> **Exercise brief**
Write the next part of the essay below about diversity statements in science faculty hiring, starting right after its final sentence.

::: Excerpt to read

Who should be the custodians of science? For centuries, scientists themselves have been. Now, their custodianship is under threat.
Science has long operated as a sort of guild, with the guild managing its own practice and traditions. This holds for the guild’s continuity: admission of aspiring members to the guild is controlled by the guild itself. For the sciences, aspiring members must clear a competitive series of hurdles: apprenticeship (graduate school), journeyman (post-doctoral fellow and assistant professor), then full membership (tenured professor).
For the past few decades, science’s stewardship has been shifting into the hands of an arriviste managerial class with no idea what science is or any real respect for it. Their aim is to seize control over the hiring of new faculty. No longer will admission to the science guild be based on assessed merit and mastery, but on de facto hiring quotas based upon race, gender, and sexual proclivity.
The new quota system is being implemented through the “diversity statement,” which demands an applicant express fealty, not to the guild, but to the new managerial class. The guild’s standards for admission — once a sign of mastery — are thereby subordinated. Once rare, diversity statements have become ubiquitous in the announcements for new positions. The demand is worded in various ways, but this job announcement for a cosmologist at Cornell University represents the diversity statement’s typical form:
Also required is a statement of diversity, equity and inclusion describing the applicants [sic] efforts and aspirations to promote equity, inclusion and diversity through teaching, research and service.

::::::
::: Data rows

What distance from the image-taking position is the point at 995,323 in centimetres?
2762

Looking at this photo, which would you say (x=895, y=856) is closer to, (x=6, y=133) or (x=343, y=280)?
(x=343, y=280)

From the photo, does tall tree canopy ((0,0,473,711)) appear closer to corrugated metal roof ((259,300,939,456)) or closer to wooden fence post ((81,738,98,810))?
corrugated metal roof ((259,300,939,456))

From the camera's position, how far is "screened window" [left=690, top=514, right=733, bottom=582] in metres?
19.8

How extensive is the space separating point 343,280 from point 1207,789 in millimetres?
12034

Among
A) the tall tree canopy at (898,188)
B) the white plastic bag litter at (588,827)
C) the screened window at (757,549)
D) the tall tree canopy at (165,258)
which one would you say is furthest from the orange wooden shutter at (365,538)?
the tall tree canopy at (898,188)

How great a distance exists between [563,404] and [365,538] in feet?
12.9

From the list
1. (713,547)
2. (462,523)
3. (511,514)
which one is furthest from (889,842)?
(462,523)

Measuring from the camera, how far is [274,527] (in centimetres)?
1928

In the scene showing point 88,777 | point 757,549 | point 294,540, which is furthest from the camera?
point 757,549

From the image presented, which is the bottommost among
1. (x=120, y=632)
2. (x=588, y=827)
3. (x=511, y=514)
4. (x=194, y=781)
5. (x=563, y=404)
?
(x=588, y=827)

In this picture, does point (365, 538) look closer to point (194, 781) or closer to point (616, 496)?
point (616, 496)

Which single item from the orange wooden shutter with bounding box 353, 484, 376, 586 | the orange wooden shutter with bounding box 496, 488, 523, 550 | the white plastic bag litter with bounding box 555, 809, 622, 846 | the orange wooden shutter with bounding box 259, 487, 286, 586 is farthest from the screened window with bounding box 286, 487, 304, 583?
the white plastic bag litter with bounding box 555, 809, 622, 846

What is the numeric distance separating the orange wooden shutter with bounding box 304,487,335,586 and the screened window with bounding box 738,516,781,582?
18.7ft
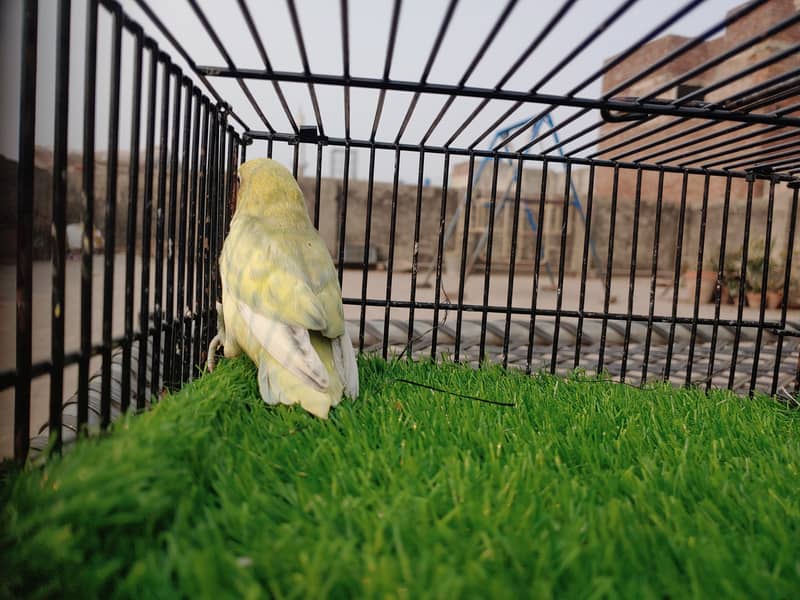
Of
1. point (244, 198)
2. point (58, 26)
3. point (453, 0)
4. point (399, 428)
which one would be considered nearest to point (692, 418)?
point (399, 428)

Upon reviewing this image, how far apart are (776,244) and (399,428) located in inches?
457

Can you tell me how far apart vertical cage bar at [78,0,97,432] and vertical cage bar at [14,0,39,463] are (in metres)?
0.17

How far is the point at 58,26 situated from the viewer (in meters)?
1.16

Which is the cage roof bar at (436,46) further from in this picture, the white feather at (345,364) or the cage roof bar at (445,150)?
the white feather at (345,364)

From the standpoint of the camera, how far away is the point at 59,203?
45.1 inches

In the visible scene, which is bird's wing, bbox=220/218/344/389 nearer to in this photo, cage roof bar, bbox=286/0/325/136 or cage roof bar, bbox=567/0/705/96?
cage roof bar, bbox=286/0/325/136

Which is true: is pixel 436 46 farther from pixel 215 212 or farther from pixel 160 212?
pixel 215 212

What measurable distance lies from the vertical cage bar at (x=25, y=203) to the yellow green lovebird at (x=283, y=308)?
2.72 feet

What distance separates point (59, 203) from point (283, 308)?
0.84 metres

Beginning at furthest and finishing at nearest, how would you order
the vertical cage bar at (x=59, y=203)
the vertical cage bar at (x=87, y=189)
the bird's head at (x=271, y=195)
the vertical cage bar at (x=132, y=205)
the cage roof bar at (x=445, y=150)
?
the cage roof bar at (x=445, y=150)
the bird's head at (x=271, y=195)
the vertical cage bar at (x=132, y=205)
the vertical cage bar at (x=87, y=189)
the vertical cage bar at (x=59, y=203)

::::::

> **Written answer**
If an applicant is puzzled by this circular logic, a university may supply guidance, couched in New Age neologisms and platitudes. UCLA’s Office of Equity, Diversity and Inclusion offers this gem:
“Mindful Transparent Judgment” (MTJ) embraces the simultaneous messiness and virtue of our discretion. Uncabined discretion coupled with the presumption that we are already objective and fair leave us [sic] susceptible to implicit biases and structural norms that undermine equity, diversity, and inclusion. But mechanical adherence to pre-defined rules and processes set us up for a different sort of failure. In lieu of either extreme, MTJ challenges us to thoughtfully cabin and transparently employ discretion.
Don’t worry, this says to the applicant, we have no idea what we mean either; we just want to let a hundred flowers bloom. Soothing phrases, like “celebrate,” “vibrant communities,” “inclusive excellence,” and “lively interest,” are sprinkled about like beautiful flowers. The more discerning applicant will see the evasive lawyer-speak that is masking the actual message: your application will be judged by conformity to our de facto hiring quota. Universities naturally deny any such thing, of course. They have no choice: racial and gender quotas are illegal. But the quotas are there, well hidden within the details of the faculty search process.
Paranoid much? Canadian universities, which operate under different standards of law, are quite open about their diversity quotas: white men literally need not apply for a position as one of Canada’s 2,000 prestigious Research Chairs. Exclusion, not inclusion, is revealed as the agenda of the academy’s new overlords. Give Canada credit at least for honesty. In the US, stealthy subversion will be the instrument for depriving the sciences of mastery of their professions. Their target is the faculty search.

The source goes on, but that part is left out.